USA: un serment d'Hippocrate pour protéger les données des internautes

Les Etats-Unis disposent des réglementations spécifiques et pas d'une loi générale.
Les Etats-Unis disposent des réglementations spécifiques et pas d'une loi générale. - © JUSTIN TALLIS - AFP

L'utilisation des données des internautes par les grandes firmes est un débat qui fait couler beaucoup d'encre. Cependant, des "scientifiques des données" (data scientists) ont décidé de changer la donne. Ils veulent mettre en place une "charte" à l'image du serment d'Hippocrate dans le domaine médical selon le principe "être utile, ou au moins ne pas nuire".

Le but est de mettre en place une éthique relative au partage des données mais aussi d'établir un lien de confiance entre les scientifiques et les utilisateurs dont les informations sont partagées. 

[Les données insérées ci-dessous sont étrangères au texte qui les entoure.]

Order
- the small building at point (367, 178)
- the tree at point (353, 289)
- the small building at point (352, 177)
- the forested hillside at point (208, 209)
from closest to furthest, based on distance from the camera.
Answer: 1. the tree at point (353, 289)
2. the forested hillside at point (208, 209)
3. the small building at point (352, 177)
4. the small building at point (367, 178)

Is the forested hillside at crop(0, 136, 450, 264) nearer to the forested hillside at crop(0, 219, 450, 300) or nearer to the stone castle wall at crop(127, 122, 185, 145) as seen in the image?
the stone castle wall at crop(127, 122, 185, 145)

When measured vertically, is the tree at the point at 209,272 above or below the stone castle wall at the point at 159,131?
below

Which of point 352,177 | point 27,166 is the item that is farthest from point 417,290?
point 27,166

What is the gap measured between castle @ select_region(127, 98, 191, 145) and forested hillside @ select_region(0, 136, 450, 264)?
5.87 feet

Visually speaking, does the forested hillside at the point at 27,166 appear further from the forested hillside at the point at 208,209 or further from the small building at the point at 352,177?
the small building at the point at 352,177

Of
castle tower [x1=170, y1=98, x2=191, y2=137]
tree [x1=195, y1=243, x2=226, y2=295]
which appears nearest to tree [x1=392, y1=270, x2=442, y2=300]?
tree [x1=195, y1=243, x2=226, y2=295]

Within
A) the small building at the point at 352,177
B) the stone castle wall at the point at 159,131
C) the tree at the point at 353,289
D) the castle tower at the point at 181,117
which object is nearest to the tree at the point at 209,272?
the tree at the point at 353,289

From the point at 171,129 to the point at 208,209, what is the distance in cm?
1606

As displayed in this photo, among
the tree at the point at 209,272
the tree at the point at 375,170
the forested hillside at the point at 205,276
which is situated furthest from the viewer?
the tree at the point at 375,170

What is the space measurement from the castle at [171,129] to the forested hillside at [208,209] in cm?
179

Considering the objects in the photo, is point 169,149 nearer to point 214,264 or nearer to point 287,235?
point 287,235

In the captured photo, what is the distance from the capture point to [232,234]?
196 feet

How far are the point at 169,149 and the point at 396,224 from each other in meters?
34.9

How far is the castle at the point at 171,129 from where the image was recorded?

En septembre dernier lors de la conférence annuelle Data for Good Exchange, la société américaine Bloomberg a rassemblé des data scientists. Plusieurs idées ont émergé. D'une part, il faut déterminer les intérêts de la communauté scientifique dans le partage de données; d'autre part, il est nécessaire de définir les valeurs auxquelles doivent adhérer les scientifiques.

L'Europe s'arme du RGPD

Au niveau de la Commission européenne, on a pris les devants. Dès le 25 mai prochain, les Etats membres seront soumis au règlement européen sur la protection des données (RGPD). Selon Daniel Sesler, spécialiste en législation européenne pour la liberté dans les Médias et sur Internet, il s'agissait avant tout de "clarifier les points d'interrogation autour de la collecte des données".

Le RGPD prévoit qu'une personne a le droit de s'opposer à tout moment à un traitement des données à caractère personnel. Concrètement, pour utiliser les données des utilisateurs, les sites devront obtenir le consentement de ces derniers, appelé "acte positif clair". 

Le droit à l'oubli fait son apparition dans le règlement. Un internaute pourra "demander la suppression de ses données personnelles lorsque celles-ci ne sont plus nécessaires, elles ne doivent pas être conservées indéfiniment", explique Daniel Sesler.

Des réglementations spécifiques mais pas de loi générale

Pour Daniel Sesler, une telle législation serait difficile à mettre en place aux Etats-Unis. "Chaque Etat dispose de sa propre réglementation sur une matière. Chez eux, on est plus dans l'optique de réglementations spécifiques (la santé, les brèches de sécurité, etc.) et il ne devrait donc pas y avoir d'évolution avec le nouveau texte européen."

Les entreprises américaines qui voudront collecter des données sur le territoire européen devront donc se soumettre à la nouvelle législation. Un non-respect du règlement serait accompagné d'amendes pouvant monter jusqu'à 20 millions d'euros ou l'équivalent de 4% du chiffre d'affaires annuel.